A graphic illustrating collaboration between five research labs on memory types, featuring charts on working, episodic, semantic, and procedural memory, with a central figure asserting a unified conclusion among diverse methodologies.

UC Berkeley’s MemGPT paper proposed the memory hierarchy framework, drawing the explicit analogy to operating system memory management. A Zone III agent needs what an operating system needs, different memory stores at different latency and capacity tradeoffs, with an explicit management layer that decides what to keep in working memory and what to offload. Stanford’s Generative Agents paper arrived at a similar architecture independently with memory streams for episodic memory, reflection mechanisms for semantic memory consolidation, planning for procedural memory. Princeton’s CoALA framework formalised all four components – working, episodic, semantic, procedural – as architectural requirements. Microsoft Research’s Agent Drift paper demonstrated empirically that memory failures are the primary cause of semantic drift, and Eigenvector Research’s GPR (Governed Process Runtime) framework implemented a four-level memory hierarchy in production architecture.

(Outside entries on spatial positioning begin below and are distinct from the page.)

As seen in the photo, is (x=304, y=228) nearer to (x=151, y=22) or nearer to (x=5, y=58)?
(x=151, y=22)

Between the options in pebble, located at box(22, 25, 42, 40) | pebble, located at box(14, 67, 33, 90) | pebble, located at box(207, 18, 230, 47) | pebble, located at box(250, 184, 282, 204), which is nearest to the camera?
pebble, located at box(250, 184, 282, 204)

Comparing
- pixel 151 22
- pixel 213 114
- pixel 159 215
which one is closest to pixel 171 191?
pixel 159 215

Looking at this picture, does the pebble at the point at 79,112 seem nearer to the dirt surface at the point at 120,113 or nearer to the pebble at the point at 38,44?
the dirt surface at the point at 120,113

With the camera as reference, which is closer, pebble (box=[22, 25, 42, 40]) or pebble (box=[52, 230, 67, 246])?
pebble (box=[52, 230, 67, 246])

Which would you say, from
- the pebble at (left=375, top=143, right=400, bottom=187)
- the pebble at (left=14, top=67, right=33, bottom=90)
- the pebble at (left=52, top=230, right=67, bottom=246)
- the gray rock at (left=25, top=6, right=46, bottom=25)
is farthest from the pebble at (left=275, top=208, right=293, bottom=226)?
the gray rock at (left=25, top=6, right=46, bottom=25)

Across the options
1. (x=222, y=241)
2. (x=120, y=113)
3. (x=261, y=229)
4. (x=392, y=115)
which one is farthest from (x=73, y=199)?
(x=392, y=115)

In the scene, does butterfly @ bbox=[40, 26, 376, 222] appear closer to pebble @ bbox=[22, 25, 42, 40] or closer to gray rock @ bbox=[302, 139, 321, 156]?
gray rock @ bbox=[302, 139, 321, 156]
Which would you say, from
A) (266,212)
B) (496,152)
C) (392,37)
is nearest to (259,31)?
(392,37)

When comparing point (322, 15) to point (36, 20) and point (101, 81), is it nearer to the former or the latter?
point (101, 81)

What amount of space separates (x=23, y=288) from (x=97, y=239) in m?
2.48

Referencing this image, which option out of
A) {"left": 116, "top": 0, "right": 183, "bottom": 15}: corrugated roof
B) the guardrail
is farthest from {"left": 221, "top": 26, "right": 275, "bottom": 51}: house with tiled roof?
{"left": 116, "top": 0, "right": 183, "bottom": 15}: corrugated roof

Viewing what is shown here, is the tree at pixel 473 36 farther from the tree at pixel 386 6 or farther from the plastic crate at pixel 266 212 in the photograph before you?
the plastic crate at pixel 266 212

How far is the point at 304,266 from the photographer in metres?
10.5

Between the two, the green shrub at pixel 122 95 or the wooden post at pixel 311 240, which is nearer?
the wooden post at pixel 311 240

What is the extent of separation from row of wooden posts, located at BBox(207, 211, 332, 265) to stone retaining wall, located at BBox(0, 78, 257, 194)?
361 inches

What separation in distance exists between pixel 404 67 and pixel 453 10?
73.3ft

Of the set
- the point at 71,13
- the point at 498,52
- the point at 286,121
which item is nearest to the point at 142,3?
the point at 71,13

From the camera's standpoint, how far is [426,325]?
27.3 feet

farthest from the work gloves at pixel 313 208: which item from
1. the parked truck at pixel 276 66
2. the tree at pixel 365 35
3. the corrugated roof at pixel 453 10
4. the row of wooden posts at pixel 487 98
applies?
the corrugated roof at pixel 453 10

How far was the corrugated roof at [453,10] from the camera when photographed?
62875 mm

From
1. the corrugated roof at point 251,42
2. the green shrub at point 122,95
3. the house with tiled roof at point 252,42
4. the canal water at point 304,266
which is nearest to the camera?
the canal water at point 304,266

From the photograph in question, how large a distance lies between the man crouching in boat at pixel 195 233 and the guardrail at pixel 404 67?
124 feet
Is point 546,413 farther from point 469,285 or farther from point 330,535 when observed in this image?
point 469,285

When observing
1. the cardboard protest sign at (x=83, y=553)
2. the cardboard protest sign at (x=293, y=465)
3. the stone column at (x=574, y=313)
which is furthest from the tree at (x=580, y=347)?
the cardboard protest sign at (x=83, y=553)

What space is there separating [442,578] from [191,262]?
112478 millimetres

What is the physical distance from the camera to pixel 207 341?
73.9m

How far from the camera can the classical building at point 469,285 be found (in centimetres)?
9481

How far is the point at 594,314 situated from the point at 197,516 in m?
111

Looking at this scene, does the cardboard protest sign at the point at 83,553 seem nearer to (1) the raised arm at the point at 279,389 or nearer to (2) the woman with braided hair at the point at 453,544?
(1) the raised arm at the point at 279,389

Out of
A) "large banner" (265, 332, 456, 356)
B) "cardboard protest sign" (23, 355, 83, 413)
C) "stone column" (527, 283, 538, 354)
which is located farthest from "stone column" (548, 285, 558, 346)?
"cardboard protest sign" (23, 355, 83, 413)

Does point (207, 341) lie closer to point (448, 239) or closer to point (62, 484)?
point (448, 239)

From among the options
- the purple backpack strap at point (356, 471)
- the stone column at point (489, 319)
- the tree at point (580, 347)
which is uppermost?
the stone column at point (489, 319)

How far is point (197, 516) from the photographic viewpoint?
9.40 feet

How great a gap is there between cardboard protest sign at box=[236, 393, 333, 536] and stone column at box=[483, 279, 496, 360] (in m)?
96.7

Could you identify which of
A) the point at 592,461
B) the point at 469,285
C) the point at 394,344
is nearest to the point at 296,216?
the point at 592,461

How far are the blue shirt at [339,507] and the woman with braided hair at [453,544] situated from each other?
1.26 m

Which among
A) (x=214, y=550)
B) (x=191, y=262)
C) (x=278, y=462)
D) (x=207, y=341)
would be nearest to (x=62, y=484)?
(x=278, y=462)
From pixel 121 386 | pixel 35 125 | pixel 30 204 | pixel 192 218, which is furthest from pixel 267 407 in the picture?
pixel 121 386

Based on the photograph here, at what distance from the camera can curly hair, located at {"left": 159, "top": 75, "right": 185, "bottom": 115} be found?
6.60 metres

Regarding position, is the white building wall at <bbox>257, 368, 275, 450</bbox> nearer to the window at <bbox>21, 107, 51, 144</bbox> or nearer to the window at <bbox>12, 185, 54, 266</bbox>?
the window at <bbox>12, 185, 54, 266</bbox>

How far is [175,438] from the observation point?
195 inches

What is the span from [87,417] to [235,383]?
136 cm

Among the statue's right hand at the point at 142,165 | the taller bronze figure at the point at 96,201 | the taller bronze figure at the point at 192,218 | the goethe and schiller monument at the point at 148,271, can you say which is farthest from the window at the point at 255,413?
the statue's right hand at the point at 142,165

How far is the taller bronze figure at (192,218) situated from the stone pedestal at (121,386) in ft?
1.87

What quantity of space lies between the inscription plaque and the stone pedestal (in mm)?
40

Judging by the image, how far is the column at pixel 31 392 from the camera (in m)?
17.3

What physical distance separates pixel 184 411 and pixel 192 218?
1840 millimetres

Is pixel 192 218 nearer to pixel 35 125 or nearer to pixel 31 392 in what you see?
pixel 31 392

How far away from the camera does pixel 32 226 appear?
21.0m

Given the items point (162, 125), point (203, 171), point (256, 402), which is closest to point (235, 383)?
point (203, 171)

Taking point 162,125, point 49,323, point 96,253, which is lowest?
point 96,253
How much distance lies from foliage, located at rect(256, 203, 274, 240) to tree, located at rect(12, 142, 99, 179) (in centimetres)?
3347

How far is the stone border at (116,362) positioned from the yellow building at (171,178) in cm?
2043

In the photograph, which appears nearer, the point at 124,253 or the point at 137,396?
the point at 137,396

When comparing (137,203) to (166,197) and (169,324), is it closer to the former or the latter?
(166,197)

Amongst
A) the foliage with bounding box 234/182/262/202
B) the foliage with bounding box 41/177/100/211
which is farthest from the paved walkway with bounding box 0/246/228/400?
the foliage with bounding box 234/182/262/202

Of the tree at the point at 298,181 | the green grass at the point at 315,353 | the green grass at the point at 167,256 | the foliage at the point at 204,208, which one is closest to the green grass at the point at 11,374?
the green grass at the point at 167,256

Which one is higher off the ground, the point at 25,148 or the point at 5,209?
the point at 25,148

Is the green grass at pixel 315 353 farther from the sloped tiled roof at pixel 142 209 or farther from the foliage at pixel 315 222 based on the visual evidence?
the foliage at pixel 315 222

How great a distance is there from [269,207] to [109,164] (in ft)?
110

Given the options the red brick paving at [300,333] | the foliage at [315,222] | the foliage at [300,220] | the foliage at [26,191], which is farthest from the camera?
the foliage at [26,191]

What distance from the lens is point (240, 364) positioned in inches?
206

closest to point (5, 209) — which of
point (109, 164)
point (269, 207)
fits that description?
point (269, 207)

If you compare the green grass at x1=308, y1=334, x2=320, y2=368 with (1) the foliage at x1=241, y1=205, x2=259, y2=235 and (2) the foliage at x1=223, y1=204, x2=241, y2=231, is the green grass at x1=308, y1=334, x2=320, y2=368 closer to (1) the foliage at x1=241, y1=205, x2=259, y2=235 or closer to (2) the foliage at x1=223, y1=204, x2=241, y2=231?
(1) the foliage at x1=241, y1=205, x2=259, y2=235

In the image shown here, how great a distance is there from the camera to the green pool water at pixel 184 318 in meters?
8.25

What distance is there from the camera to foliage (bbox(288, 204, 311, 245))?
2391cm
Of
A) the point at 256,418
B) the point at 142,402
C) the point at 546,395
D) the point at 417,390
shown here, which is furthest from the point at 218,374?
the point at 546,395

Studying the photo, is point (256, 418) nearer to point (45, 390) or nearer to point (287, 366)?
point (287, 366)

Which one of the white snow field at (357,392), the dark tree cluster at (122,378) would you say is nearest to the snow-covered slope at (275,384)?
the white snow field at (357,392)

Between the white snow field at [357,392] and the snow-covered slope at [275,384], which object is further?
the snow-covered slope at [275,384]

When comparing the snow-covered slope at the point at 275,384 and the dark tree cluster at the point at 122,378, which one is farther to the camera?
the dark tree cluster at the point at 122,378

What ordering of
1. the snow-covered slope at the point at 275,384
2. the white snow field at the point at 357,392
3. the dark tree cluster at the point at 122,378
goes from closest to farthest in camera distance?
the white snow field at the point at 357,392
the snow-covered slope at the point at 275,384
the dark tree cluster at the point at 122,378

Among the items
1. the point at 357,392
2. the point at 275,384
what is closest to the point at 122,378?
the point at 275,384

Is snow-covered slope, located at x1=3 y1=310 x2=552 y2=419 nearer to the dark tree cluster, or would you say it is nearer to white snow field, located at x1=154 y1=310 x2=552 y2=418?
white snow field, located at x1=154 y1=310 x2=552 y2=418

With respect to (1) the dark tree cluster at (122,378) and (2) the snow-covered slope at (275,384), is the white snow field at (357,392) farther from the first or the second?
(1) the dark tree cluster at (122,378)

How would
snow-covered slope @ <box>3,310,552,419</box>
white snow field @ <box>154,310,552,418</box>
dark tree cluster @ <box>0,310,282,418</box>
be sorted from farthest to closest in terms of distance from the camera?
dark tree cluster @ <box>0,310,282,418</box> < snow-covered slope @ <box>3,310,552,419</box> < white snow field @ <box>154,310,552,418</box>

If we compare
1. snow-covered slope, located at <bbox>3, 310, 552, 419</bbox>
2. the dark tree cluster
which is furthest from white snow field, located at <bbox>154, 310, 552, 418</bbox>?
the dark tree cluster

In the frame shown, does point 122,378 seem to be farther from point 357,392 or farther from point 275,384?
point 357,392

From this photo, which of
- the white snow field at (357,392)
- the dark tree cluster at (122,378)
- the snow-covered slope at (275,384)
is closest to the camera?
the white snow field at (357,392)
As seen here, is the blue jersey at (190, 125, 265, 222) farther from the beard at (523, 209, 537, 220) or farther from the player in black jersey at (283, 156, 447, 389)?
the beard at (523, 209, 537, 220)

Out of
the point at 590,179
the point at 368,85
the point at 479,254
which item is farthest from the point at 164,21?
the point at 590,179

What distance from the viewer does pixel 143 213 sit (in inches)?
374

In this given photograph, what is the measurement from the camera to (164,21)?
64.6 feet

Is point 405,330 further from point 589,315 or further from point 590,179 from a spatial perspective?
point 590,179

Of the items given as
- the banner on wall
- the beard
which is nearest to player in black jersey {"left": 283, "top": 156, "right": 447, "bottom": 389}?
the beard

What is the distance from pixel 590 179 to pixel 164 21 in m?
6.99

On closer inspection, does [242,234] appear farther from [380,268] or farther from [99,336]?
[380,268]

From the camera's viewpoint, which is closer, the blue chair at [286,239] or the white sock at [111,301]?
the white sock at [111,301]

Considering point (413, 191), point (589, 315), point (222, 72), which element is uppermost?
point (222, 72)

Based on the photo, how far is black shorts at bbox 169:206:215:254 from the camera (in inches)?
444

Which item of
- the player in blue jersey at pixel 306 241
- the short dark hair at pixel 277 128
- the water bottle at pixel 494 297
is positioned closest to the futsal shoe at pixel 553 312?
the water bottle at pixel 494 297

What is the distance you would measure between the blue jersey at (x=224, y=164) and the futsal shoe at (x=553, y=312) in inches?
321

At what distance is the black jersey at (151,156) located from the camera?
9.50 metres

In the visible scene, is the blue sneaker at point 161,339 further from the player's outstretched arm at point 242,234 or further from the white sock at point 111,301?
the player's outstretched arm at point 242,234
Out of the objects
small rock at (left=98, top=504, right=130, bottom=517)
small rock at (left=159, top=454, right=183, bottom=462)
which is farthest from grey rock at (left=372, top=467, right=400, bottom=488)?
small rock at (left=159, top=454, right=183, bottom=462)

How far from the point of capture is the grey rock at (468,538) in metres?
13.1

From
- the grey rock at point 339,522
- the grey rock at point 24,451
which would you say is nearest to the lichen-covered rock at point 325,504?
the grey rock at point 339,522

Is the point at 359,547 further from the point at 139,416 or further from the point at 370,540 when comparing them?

For readers who have not encountered this framing, working memory is what the agent can see right now, the current context window. It is fast and zero-latency, but it is also reasonably small. When it fills up, old information gets pushed out. And episodic memory on the other hand, is a record of recent experience, what the agent did in the last 50 steps, what it learned, what failed. It lives in an external store and requires retrieval, but it allows the agent to maintain awareness of its own history. This type of memory has been made popular by OpenClaw, Hermes and AgentZero, and now you see ChatGPT, Claude and Gemini implementing an improved version of it, because it is simply a necessity. Then there’s semantic memory which is general knowledge about the domain with facts, relationships and patterns that are relevant across multiple tasks. Procedural memory is knowledge about how to do things like reusable routines, tool invocation patterns, workflow templates and so on.

The reason this matters to Zone III agentic systems, is that without hierarchical memory, agents fail in a specific way that they produce good outputs early in a workflow but progressively produce worse outputs later, because they are operating on a degrading picture of what they are doing and why. The MemGPT paper demonstrated that agents with hierarchical memory significantly outperform agents with flat memory on long-horizon tasks.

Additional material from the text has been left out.